GUIDING PRINCIPLES FOR OUR IMPACT AWARD
The ninety-nine girlfriend process for grantmaking has been revised based on feedback from prior year applicants. We have updated the Letter of Intent (LOI) form. The cover sheet asks for basic information and you have no more than two pages to fill out, answering five narrative questions. We have added a page limit to our Request for Proposal (RFP) guidelines and condensed our questions. The 15 semi-finalists will have ten pages to answer the questions (vs. the unlimited format last year). The financial materials request is the same as last year and we will continue to do the site visits for all the semi-finalists.
Our grant review team members are volunteers and bring a variety of expertise to their grant application deliberations. In addition to the eligibility criteria, our teams use the following principles as their guide to decision making.
1. Transformational impact. Our awards positively affect the lives of many people broadly, or a smaller number of people very deeply.
2. Responsiveness. We support activities that respond to a critical need, or provide an innovative approach to a time-worn problem.
3. Meaningful contribution. We want our Impact Award funds to be a primary catalyst to advance the work, not just a small portion of the funding.
4. Initiative and risk-taking. Our grant making actively encourages bold ideas and leadership.
5. Promising Approaches. We value approaches that are supported by evidence -- whether that evidence comes from deep experience in a community or field, evaluation research, or other assessments informing your work.
6. Demonstrated capacity for implementation. We support organizations that have a track record of effective action.
7. Learning Orientation.
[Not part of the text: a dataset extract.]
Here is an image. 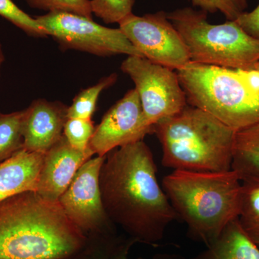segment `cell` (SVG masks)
Masks as SVG:
<instances>
[{"label":"cell","mask_w":259,"mask_h":259,"mask_svg":"<svg viewBox=\"0 0 259 259\" xmlns=\"http://www.w3.org/2000/svg\"><path fill=\"white\" fill-rule=\"evenodd\" d=\"M143 111L136 89L116 102L97 125L89 148L98 156H105L116 148L143 141L152 132Z\"/></svg>","instance_id":"obj_11"},{"label":"cell","mask_w":259,"mask_h":259,"mask_svg":"<svg viewBox=\"0 0 259 259\" xmlns=\"http://www.w3.org/2000/svg\"><path fill=\"white\" fill-rule=\"evenodd\" d=\"M92 12L106 23H120L132 14L135 0H90Z\"/></svg>","instance_id":"obj_21"},{"label":"cell","mask_w":259,"mask_h":259,"mask_svg":"<svg viewBox=\"0 0 259 259\" xmlns=\"http://www.w3.org/2000/svg\"><path fill=\"white\" fill-rule=\"evenodd\" d=\"M162 184L177 218L188 227L189 234L207 246L238 217L241 181L233 170H174Z\"/></svg>","instance_id":"obj_3"},{"label":"cell","mask_w":259,"mask_h":259,"mask_svg":"<svg viewBox=\"0 0 259 259\" xmlns=\"http://www.w3.org/2000/svg\"><path fill=\"white\" fill-rule=\"evenodd\" d=\"M194 259H259V248L242 229L238 218Z\"/></svg>","instance_id":"obj_15"},{"label":"cell","mask_w":259,"mask_h":259,"mask_svg":"<svg viewBox=\"0 0 259 259\" xmlns=\"http://www.w3.org/2000/svg\"><path fill=\"white\" fill-rule=\"evenodd\" d=\"M32 8L49 12H66L93 18L90 0H27Z\"/></svg>","instance_id":"obj_23"},{"label":"cell","mask_w":259,"mask_h":259,"mask_svg":"<svg viewBox=\"0 0 259 259\" xmlns=\"http://www.w3.org/2000/svg\"><path fill=\"white\" fill-rule=\"evenodd\" d=\"M4 52H3V47H2L1 44H0V67H1L2 64H3V63L4 62Z\"/></svg>","instance_id":"obj_27"},{"label":"cell","mask_w":259,"mask_h":259,"mask_svg":"<svg viewBox=\"0 0 259 259\" xmlns=\"http://www.w3.org/2000/svg\"><path fill=\"white\" fill-rule=\"evenodd\" d=\"M48 35L66 49L99 56L117 54L144 57L120 28H110L93 18L66 12H49L35 18Z\"/></svg>","instance_id":"obj_7"},{"label":"cell","mask_w":259,"mask_h":259,"mask_svg":"<svg viewBox=\"0 0 259 259\" xmlns=\"http://www.w3.org/2000/svg\"><path fill=\"white\" fill-rule=\"evenodd\" d=\"M232 170L240 180L259 175V122L236 132Z\"/></svg>","instance_id":"obj_16"},{"label":"cell","mask_w":259,"mask_h":259,"mask_svg":"<svg viewBox=\"0 0 259 259\" xmlns=\"http://www.w3.org/2000/svg\"><path fill=\"white\" fill-rule=\"evenodd\" d=\"M113 259H129L127 257L126 251H120L114 256Z\"/></svg>","instance_id":"obj_26"},{"label":"cell","mask_w":259,"mask_h":259,"mask_svg":"<svg viewBox=\"0 0 259 259\" xmlns=\"http://www.w3.org/2000/svg\"><path fill=\"white\" fill-rule=\"evenodd\" d=\"M95 128L92 120L68 118L64 125V136L73 148L85 152L89 148Z\"/></svg>","instance_id":"obj_22"},{"label":"cell","mask_w":259,"mask_h":259,"mask_svg":"<svg viewBox=\"0 0 259 259\" xmlns=\"http://www.w3.org/2000/svg\"><path fill=\"white\" fill-rule=\"evenodd\" d=\"M86 241L59 202L25 192L0 202V259H69Z\"/></svg>","instance_id":"obj_2"},{"label":"cell","mask_w":259,"mask_h":259,"mask_svg":"<svg viewBox=\"0 0 259 259\" xmlns=\"http://www.w3.org/2000/svg\"><path fill=\"white\" fill-rule=\"evenodd\" d=\"M119 28L148 60L173 70L190 62L188 49L166 13L138 16L131 14L119 23Z\"/></svg>","instance_id":"obj_9"},{"label":"cell","mask_w":259,"mask_h":259,"mask_svg":"<svg viewBox=\"0 0 259 259\" xmlns=\"http://www.w3.org/2000/svg\"><path fill=\"white\" fill-rule=\"evenodd\" d=\"M121 70L136 85L148 125L153 127L187 106L185 93L175 70L137 56H129Z\"/></svg>","instance_id":"obj_8"},{"label":"cell","mask_w":259,"mask_h":259,"mask_svg":"<svg viewBox=\"0 0 259 259\" xmlns=\"http://www.w3.org/2000/svg\"><path fill=\"white\" fill-rule=\"evenodd\" d=\"M45 153L20 150L0 163V202L25 192H36Z\"/></svg>","instance_id":"obj_14"},{"label":"cell","mask_w":259,"mask_h":259,"mask_svg":"<svg viewBox=\"0 0 259 259\" xmlns=\"http://www.w3.org/2000/svg\"><path fill=\"white\" fill-rule=\"evenodd\" d=\"M253 70H257V71H259V61L255 65L254 69H253Z\"/></svg>","instance_id":"obj_28"},{"label":"cell","mask_w":259,"mask_h":259,"mask_svg":"<svg viewBox=\"0 0 259 259\" xmlns=\"http://www.w3.org/2000/svg\"><path fill=\"white\" fill-rule=\"evenodd\" d=\"M152 132L161 143L162 164L182 171L232 170L236 131L207 112L187 105L158 121Z\"/></svg>","instance_id":"obj_4"},{"label":"cell","mask_w":259,"mask_h":259,"mask_svg":"<svg viewBox=\"0 0 259 259\" xmlns=\"http://www.w3.org/2000/svg\"><path fill=\"white\" fill-rule=\"evenodd\" d=\"M100 187L107 217L136 241L157 245L168 225L178 219L158 183L153 153L144 141L107 155Z\"/></svg>","instance_id":"obj_1"},{"label":"cell","mask_w":259,"mask_h":259,"mask_svg":"<svg viewBox=\"0 0 259 259\" xmlns=\"http://www.w3.org/2000/svg\"><path fill=\"white\" fill-rule=\"evenodd\" d=\"M187 103L233 131L259 122V90L249 70L232 69L190 61L177 71Z\"/></svg>","instance_id":"obj_5"},{"label":"cell","mask_w":259,"mask_h":259,"mask_svg":"<svg viewBox=\"0 0 259 259\" xmlns=\"http://www.w3.org/2000/svg\"><path fill=\"white\" fill-rule=\"evenodd\" d=\"M238 222L242 229L259 248V175L241 179Z\"/></svg>","instance_id":"obj_17"},{"label":"cell","mask_w":259,"mask_h":259,"mask_svg":"<svg viewBox=\"0 0 259 259\" xmlns=\"http://www.w3.org/2000/svg\"><path fill=\"white\" fill-rule=\"evenodd\" d=\"M117 76L112 74L102 78L98 83L80 92L68 107V118L92 120L99 97L102 91L110 88L117 81Z\"/></svg>","instance_id":"obj_19"},{"label":"cell","mask_w":259,"mask_h":259,"mask_svg":"<svg viewBox=\"0 0 259 259\" xmlns=\"http://www.w3.org/2000/svg\"><path fill=\"white\" fill-rule=\"evenodd\" d=\"M194 6L202 11L213 13H222L228 21H235L239 18L247 8V0H191Z\"/></svg>","instance_id":"obj_24"},{"label":"cell","mask_w":259,"mask_h":259,"mask_svg":"<svg viewBox=\"0 0 259 259\" xmlns=\"http://www.w3.org/2000/svg\"><path fill=\"white\" fill-rule=\"evenodd\" d=\"M68 107L60 102L38 99L24 110L23 149L46 153L64 136Z\"/></svg>","instance_id":"obj_13"},{"label":"cell","mask_w":259,"mask_h":259,"mask_svg":"<svg viewBox=\"0 0 259 259\" xmlns=\"http://www.w3.org/2000/svg\"><path fill=\"white\" fill-rule=\"evenodd\" d=\"M94 155L90 148L85 152L75 149L63 136L45 153L35 192L46 200L59 202L80 167Z\"/></svg>","instance_id":"obj_12"},{"label":"cell","mask_w":259,"mask_h":259,"mask_svg":"<svg viewBox=\"0 0 259 259\" xmlns=\"http://www.w3.org/2000/svg\"><path fill=\"white\" fill-rule=\"evenodd\" d=\"M235 21L247 33L259 40V5L251 12H245Z\"/></svg>","instance_id":"obj_25"},{"label":"cell","mask_w":259,"mask_h":259,"mask_svg":"<svg viewBox=\"0 0 259 259\" xmlns=\"http://www.w3.org/2000/svg\"><path fill=\"white\" fill-rule=\"evenodd\" d=\"M166 17L183 39L192 62L248 71L259 61V40L236 21L212 25L206 12L190 8Z\"/></svg>","instance_id":"obj_6"},{"label":"cell","mask_w":259,"mask_h":259,"mask_svg":"<svg viewBox=\"0 0 259 259\" xmlns=\"http://www.w3.org/2000/svg\"><path fill=\"white\" fill-rule=\"evenodd\" d=\"M24 110L0 112V163L23 149Z\"/></svg>","instance_id":"obj_18"},{"label":"cell","mask_w":259,"mask_h":259,"mask_svg":"<svg viewBox=\"0 0 259 259\" xmlns=\"http://www.w3.org/2000/svg\"><path fill=\"white\" fill-rule=\"evenodd\" d=\"M0 16L3 17L25 33L34 37H47V32L36 19L20 9L13 0H0Z\"/></svg>","instance_id":"obj_20"},{"label":"cell","mask_w":259,"mask_h":259,"mask_svg":"<svg viewBox=\"0 0 259 259\" xmlns=\"http://www.w3.org/2000/svg\"><path fill=\"white\" fill-rule=\"evenodd\" d=\"M105 158L97 156L85 162L59 199L66 215L83 233L103 231L112 223L104 208L100 187Z\"/></svg>","instance_id":"obj_10"}]
</instances>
We invest in organizations that demonstrate skill at creating, acquiring and transferring knowledge and insights.
8. Inclusion. We support activities that advance equity by including the voices of constituents in their planning and leadership.
9. Nondiscrimination. We do not discriminate on the basis of ethnicity, color, religion, gender, gender identity or expression, sexual orientation, physical circumstances, age, status as a veteran, or national origin. Grantees must hold similar standards. Requests from organizations known to have discriminatory policies will not be considered.
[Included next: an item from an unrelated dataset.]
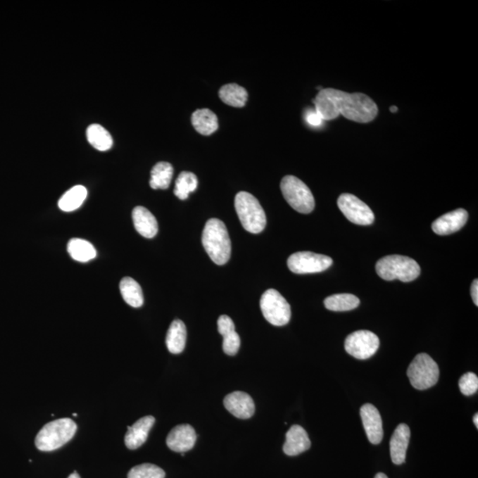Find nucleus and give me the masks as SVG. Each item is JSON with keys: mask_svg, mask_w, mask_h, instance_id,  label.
Masks as SVG:
<instances>
[{"mask_svg": "<svg viewBox=\"0 0 478 478\" xmlns=\"http://www.w3.org/2000/svg\"><path fill=\"white\" fill-rule=\"evenodd\" d=\"M68 252L72 259L79 263H88L97 256V251L92 244L81 239H72L68 242Z\"/></svg>", "mask_w": 478, "mask_h": 478, "instance_id": "obj_25", "label": "nucleus"}, {"mask_svg": "<svg viewBox=\"0 0 478 478\" xmlns=\"http://www.w3.org/2000/svg\"><path fill=\"white\" fill-rule=\"evenodd\" d=\"M86 137H87L88 142L101 152H106L111 149L113 146L112 136L101 125H89L86 130Z\"/></svg>", "mask_w": 478, "mask_h": 478, "instance_id": "obj_27", "label": "nucleus"}, {"mask_svg": "<svg viewBox=\"0 0 478 478\" xmlns=\"http://www.w3.org/2000/svg\"><path fill=\"white\" fill-rule=\"evenodd\" d=\"M376 270L378 276L386 281L395 279L408 283L420 276L421 268L412 258L389 256L377 261Z\"/></svg>", "mask_w": 478, "mask_h": 478, "instance_id": "obj_4", "label": "nucleus"}, {"mask_svg": "<svg viewBox=\"0 0 478 478\" xmlns=\"http://www.w3.org/2000/svg\"><path fill=\"white\" fill-rule=\"evenodd\" d=\"M191 123L194 129L204 136L211 135L219 128L218 116L208 108L196 110L191 115Z\"/></svg>", "mask_w": 478, "mask_h": 478, "instance_id": "obj_20", "label": "nucleus"}, {"mask_svg": "<svg viewBox=\"0 0 478 478\" xmlns=\"http://www.w3.org/2000/svg\"><path fill=\"white\" fill-rule=\"evenodd\" d=\"M467 218H469V214L465 209H456V210L440 216L433 222L432 228L433 232L438 235H450L462 229L466 225Z\"/></svg>", "mask_w": 478, "mask_h": 478, "instance_id": "obj_15", "label": "nucleus"}, {"mask_svg": "<svg viewBox=\"0 0 478 478\" xmlns=\"http://www.w3.org/2000/svg\"><path fill=\"white\" fill-rule=\"evenodd\" d=\"M187 327L181 320H175L168 329L166 345L171 353L178 354L183 352L187 345Z\"/></svg>", "mask_w": 478, "mask_h": 478, "instance_id": "obj_21", "label": "nucleus"}, {"mask_svg": "<svg viewBox=\"0 0 478 478\" xmlns=\"http://www.w3.org/2000/svg\"><path fill=\"white\" fill-rule=\"evenodd\" d=\"M120 291L123 300L132 308H140L144 304L142 289L137 281L132 277L122 278L120 283Z\"/></svg>", "mask_w": 478, "mask_h": 478, "instance_id": "obj_23", "label": "nucleus"}, {"mask_svg": "<svg viewBox=\"0 0 478 478\" xmlns=\"http://www.w3.org/2000/svg\"><path fill=\"white\" fill-rule=\"evenodd\" d=\"M219 97L223 103L233 108H243L249 99L246 89L237 84L223 85L219 91Z\"/></svg>", "mask_w": 478, "mask_h": 478, "instance_id": "obj_22", "label": "nucleus"}, {"mask_svg": "<svg viewBox=\"0 0 478 478\" xmlns=\"http://www.w3.org/2000/svg\"><path fill=\"white\" fill-rule=\"evenodd\" d=\"M379 346V339L370 331L353 332L347 337L345 342L347 353L359 360H367L372 357Z\"/></svg>", "mask_w": 478, "mask_h": 478, "instance_id": "obj_10", "label": "nucleus"}, {"mask_svg": "<svg viewBox=\"0 0 478 478\" xmlns=\"http://www.w3.org/2000/svg\"><path fill=\"white\" fill-rule=\"evenodd\" d=\"M471 297L474 301V305L478 306V281L474 279L472 285H471Z\"/></svg>", "mask_w": 478, "mask_h": 478, "instance_id": "obj_35", "label": "nucleus"}, {"mask_svg": "<svg viewBox=\"0 0 478 478\" xmlns=\"http://www.w3.org/2000/svg\"><path fill=\"white\" fill-rule=\"evenodd\" d=\"M375 478H388L386 474L384 473H378L376 474V477Z\"/></svg>", "mask_w": 478, "mask_h": 478, "instance_id": "obj_38", "label": "nucleus"}, {"mask_svg": "<svg viewBox=\"0 0 478 478\" xmlns=\"http://www.w3.org/2000/svg\"><path fill=\"white\" fill-rule=\"evenodd\" d=\"M473 421H474V425H476V427L478 428V415L477 414L474 415Z\"/></svg>", "mask_w": 478, "mask_h": 478, "instance_id": "obj_37", "label": "nucleus"}, {"mask_svg": "<svg viewBox=\"0 0 478 478\" xmlns=\"http://www.w3.org/2000/svg\"><path fill=\"white\" fill-rule=\"evenodd\" d=\"M156 422L152 415L144 416L137 421L132 426H128V432L125 435V445L130 450L139 448L146 443L148 434Z\"/></svg>", "mask_w": 478, "mask_h": 478, "instance_id": "obj_16", "label": "nucleus"}, {"mask_svg": "<svg viewBox=\"0 0 478 478\" xmlns=\"http://www.w3.org/2000/svg\"><path fill=\"white\" fill-rule=\"evenodd\" d=\"M315 111L322 121H332L341 115L359 123L376 119L378 108L373 99L363 94H347L339 89L326 88L319 91L314 99Z\"/></svg>", "mask_w": 478, "mask_h": 478, "instance_id": "obj_1", "label": "nucleus"}, {"mask_svg": "<svg viewBox=\"0 0 478 478\" xmlns=\"http://www.w3.org/2000/svg\"><path fill=\"white\" fill-rule=\"evenodd\" d=\"M132 219L134 226L141 236L153 239L158 233V222L154 215L144 206H137L133 209Z\"/></svg>", "mask_w": 478, "mask_h": 478, "instance_id": "obj_19", "label": "nucleus"}, {"mask_svg": "<svg viewBox=\"0 0 478 478\" xmlns=\"http://www.w3.org/2000/svg\"><path fill=\"white\" fill-rule=\"evenodd\" d=\"M197 434L195 429L189 424L175 426L168 434L167 446L172 451L185 453L190 451L195 446Z\"/></svg>", "mask_w": 478, "mask_h": 478, "instance_id": "obj_12", "label": "nucleus"}, {"mask_svg": "<svg viewBox=\"0 0 478 478\" xmlns=\"http://www.w3.org/2000/svg\"><path fill=\"white\" fill-rule=\"evenodd\" d=\"M306 119H307L309 125L313 126H318L321 125L322 122L321 117L319 116L315 110H314V111L308 112L307 115H306Z\"/></svg>", "mask_w": 478, "mask_h": 478, "instance_id": "obj_34", "label": "nucleus"}, {"mask_svg": "<svg viewBox=\"0 0 478 478\" xmlns=\"http://www.w3.org/2000/svg\"><path fill=\"white\" fill-rule=\"evenodd\" d=\"M360 300L353 294H340L329 296L325 301V306L329 310L345 312L359 307Z\"/></svg>", "mask_w": 478, "mask_h": 478, "instance_id": "obj_28", "label": "nucleus"}, {"mask_svg": "<svg viewBox=\"0 0 478 478\" xmlns=\"http://www.w3.org/2000/svg\"><path fill=\"white\" fill-rule=\"evenodd\" d=\"M223 404L230 414L239 419H249L256 412V405L252 397L243 391H234L227 395Z\"/></svg>", "mask_w": 478, "mask_h": 478, "instance_id": "obj_14", "label": "nucleus"}, {"mask_svg": "<svg viewBox=\"0 0 478 478\" xmlns=\"http://www.w3.org/2000/svg\"><path fill=\"white\" fill-rule=\"evenodd\" d=\"M165 476L166 474L163 469L150 463L134 467L128 474V478H165Z\"/></svg>", "mask_w": 478, "mask_h": 478, "instance_id": "obj_30", "label": "nucleus"}, {"mask_svg": "<svg viewBox=\"0 0 478 478\" xmlns=\"http://www.w3.org/2000/svg\"><path fill=\"white\" fill-rule=\"evenodd\" d=\"M311 446L307 432L300 425L291 426L287 433V440L283 447L285 455L296 456L308 451Z\"/></svg>", "mask_w": 478, "mask_h": 478, "instance_id": "obj_17", "label": "nucleus"}, {"mask_svg": "<svg viewBox=\"0 0 478 478\" xmlns=\"http://www.w3.org/2000/svg\"><path fill=\"white\" fill-rule=\"evenodd\" d=\"M408 377L415 389L427 390L438 383L439 367L427 353H419L408 367Z\"/></svg>", "mask_w": 478, "mask_h": 478, "instance_id": "obj_7", "label": "nucleus"}, {"mask_svg": "<svg viewBox=\"0 0 478 478\" xmlns=\"http://www.w3.org/2000/svg\"><path fill=\"white\" fill-rule=\"evenodd\" d=\"M77 425L70 418L58 419L44 425L36 436L37 448L51 452L70 442L77 432Z\"/></svg>", "mask_w": 478, "mask_h": 478, "instance_id": "obj_3", "label": "nucleus"}, {"mask_svg": "<svg viewBox=\"0 0 478 478\" xmlns=\"http://www.w3.org/2000/svg\"><path fill=\"white\" fill-rule=\"evenodd\" d=\"M280 187L285 201L294 210L301 214H309L314 210V196L301 179L294 175H287L282 179Z\"/></svg>", "mask_w": 478, "mask_h": 478, "instance_id": "obj_6", "label": "nucleus"}, {"mask_svg": "<svg viewBox=\"0 0 478 478\" xmlns=\"http://www.w3.org/2000/svg\"><path fill=\"white\" fill-rule=\"evenodd\" d=\"M197 187V177L191 172L184 171L178 175L175 181L174 194L181 201H185Z\"/></svg>", "mask_w": 478, "mask_h": 478, "instance_id": "obj_29", "label": "nucleus"}, {"mask_svg": "<svg viewBox=\"0 0 478 478\" xmlns=\"http://www.w3.org/2000/svg\"><path fill=\"white\" fill-rule=\"evenodd\" d=\"M360 416L367 439L373 445H378L383 439V422L379 411L375 405L365 404L360 408Z\"/></svg>", "mask_w": 478, "mask_h": 478, "instance_id": "obj_13", "label": "nucleus"}, {"mask_svg": "<svg viewBox=\"0 0 478 478\" xmlns=\"http://www.w3.org/2000/svg\"><path fill=\"white\" fill-rule=\"evenodd\" d=\"M260 307L265 319L272 325L284 326L290 322L291 306L280 292L274 289H270L261 296Z\"/></svg>", "mask_w": 478, "mask_h": 478, "instance_id": "obj_8", "label": "nucleus"}, {"mask_svg": "<svg viewBox=\"0 0 478 478\" xmlns=\"http://www.w3.org/2000/svg\"><path fill=\"white\" fill-rule=\"evenodd\" d=\"M459 387L465 396H471L477 394L478 390V377L476 374L467 372L464 374L459 381Z\"/></svg>", "mask_w": 478, "mask_h": 478, "instance_id": "obj_31", "label": "nucleus"}, {"mask_svg": "<svg viewBox=\"0 0 478 478\" xmlns=\"http://www.w3.org/2000/svg\"><path fill=\"white\" fill-rule=\"evenodd\" d=\"M240 347V337L235 332L223 336L222 349L223 352L229 356H236Z\"/></svg>", "mask_w": 478, "mask_h": 478, "instance_id": "obj_32", "label": "nucleus"}, {"mask_svg": "<svg viewBox=\"0 0 478 478\" xmlns=\"http://www.w3.org/2000/svg\"><path fill=\"white\" fill-rule=\"evenodd\" d=\"M68 478H81L80 476H79V474L77 472V471H75V472L72 473Z\"/></svg>", "mask_w": 478, "mask_h": 478, "instance_id": "obj_36", "label": "nucleus"}, {"mask_svg": "<svg viewBox=\"0 0 478 478\" xmlns=\"http://www.w3.org/2000/svg\"><path fill=\"white\" fill-rule=\"evenodd\" d=\"M202 244L206 253L215 264L228 263L232 254V242L225 223L221 220L212 218L206 223L202 234Z\"/></svg>", "mask_w": 478, "mask_h": 478, "instance_id": "obj_2", "label": "nucleus"}, {"mask_svg": "<svg viewBox=\"0 0 478 478\" xmlns=\"http://www.w3.org/2000/svg\"><path fill=\"white\" fill-rule=\"evenodd\" d=\"M390 111H391V113H396V112H398V108H397V106H391V108H390Z\"/></svg>", "mask_w": 478, "mask_h": 478, "instance_id": "obj_39", "label": "nucleus"}, {"mask_svg": "<svg viewBox=\"0 0 478 478\" xmlns=\"http://www.w3.org/2000/svg\"><path fill=\"white\" fill-rule=\"evenodd\" d=\"M331 257L312 252H298L291 254L287 260L289 270L295 274L322 272L332 266Z\"/></svg>", "mask_w": 478, "mask_h": 478, "instance_id": "obj_9", "label": "nucleus"}, {"mask_svg": "<svg viewBox=\"0 0 478 478\" xmlns=\"http://www.w3.org/2000/svg\"><path fill=\"white\" fill-rule=\"evenodd\" d=\"M410 429L405 424L398 426L391 436L390 442V452L391 460L396 465H401L405 460V455L410 440Z\"/></svg>", "mask_w": 478, "mask_h": 478, "instance_id": "obj_18", "label": "nucleus"}, {"mask_svg": "<svg viewBox=\"0 0 478 478\" xmlns=\"http://www.w3.org/2000/svg\"><path fill=\"white\" fill-rule=\"evenodd\" d=\"M235 208L244 229L250 233L263 232L267 225L266 214L259 201L246 191H240L236 195Z\"/></svg>", "mask_w": 478, "mask_h": 478, "instance_id": "obj_5", "label": "nucleus"}, {"mask_svg": "<svg viewBox=\"0 0 478 478\" xmlns=\"http://www.w3.org/2000/svg\"><path fill=\"white\" fill-rule=\"evenodd\" d=\"M174 168L172 165L165 161L157 163L151 171V188L157 190H166L171 184L172 177H173Z\"/></svg>", "mask_w": 478, "mask_h": 478, "instance_id": "obj_26", "label": "nucleus"}, {"mask_svg": "<svg viewBox=\"0 0 478 478\" xmlns=\"http://www.w3.org/2000/svg\"><path fill=\"white\" fill-rule=\"evenodd\" d=\"M218 325V332L222 337L229 334L230 332H235V325H234L232 319L229 318L228 315L220 316Z\"/></svg>", "mask_w": 478, "mask_h": 478, "instance_id": "obj_33", "label": "nucleus"}, {"mask_svg": "<svg viewBox=\"0 0 478 478\" xmlns=\"http://www.w3.org/2000/svg\"><path fill=\"white\" fill-rule=\"evenodd\" d=\"M338 206L346 218L354 225H370L374 222V213L369 206L356 196L349 194L340 195Z\"/></svg>", "mask_w": 478, "mask_h": 478, "instance_id": "obj_11", "label": "nucleus"}, {"mask_svg": "<svg viewBox=\"0 0 478 478\" xmlns=\"http://www.w3.org/2000/svg\"><path fill=\"white\" fill-rule=\"evenodd\" d=\"M87 194L88 191L84 187L75 185L60 199L58 203V208L64 212L77 210L84 204L86 198H87Z\"/></svg>", "mask_w": 478, "mask_h": 478, "instance_id": "obj_24", "label": "nucleus"}]
</instances>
Proposals respond to a demonstrated need in one of five focus areas. We use these focus area categories to structure our review process. Often, a proposal can fall into more than one area. It’s the applicant's decision which focus area that best reflects the intent of their project.
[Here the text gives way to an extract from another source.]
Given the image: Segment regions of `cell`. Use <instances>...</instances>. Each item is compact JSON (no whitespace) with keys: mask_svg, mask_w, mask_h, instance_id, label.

Arts & Culture — Initiatives that enhance opportunities for creative expression to strengthen social fabric, highlight social issues, and engage specific constituencies in arts or arts education, broadly defined to include: visual arts, theater/performance, dance, cultural arts, music, film, media, design, humanities and the study and application of the arts to the human environment.
Education — Initiatives that further the ability to educate and improve education in our region for children and adults; formal and out-of-school learning, teacher education; school or curriculum reform; literacy; workforce development; college and career readiness; services to help at-risk learners achieve educational goals.
Environment & Sustainability — Initiatives that improve, preserve, or revitalize urban spaces, natural resources, and/or facilities; promote the resiliency and welfare of natural habitats; or encourage research, public awareness, or education relating to ecosystems or the environment.
Family & Human Services — Initiatives to address needs that put at risk the quality of lives of children, adults, or families or contribute to maximizing the safety and success of all people living in our community; focusing on prevention as well as remediation of problems; improving systems and providing equitable access to resources.
Health & Wellness — Initiatives that positively impact health and wellness of people in the region; including endeavors focused on wellness, access to care, health equity, coordination of behavioral, physical and mental health services, and addressing social determinants of health.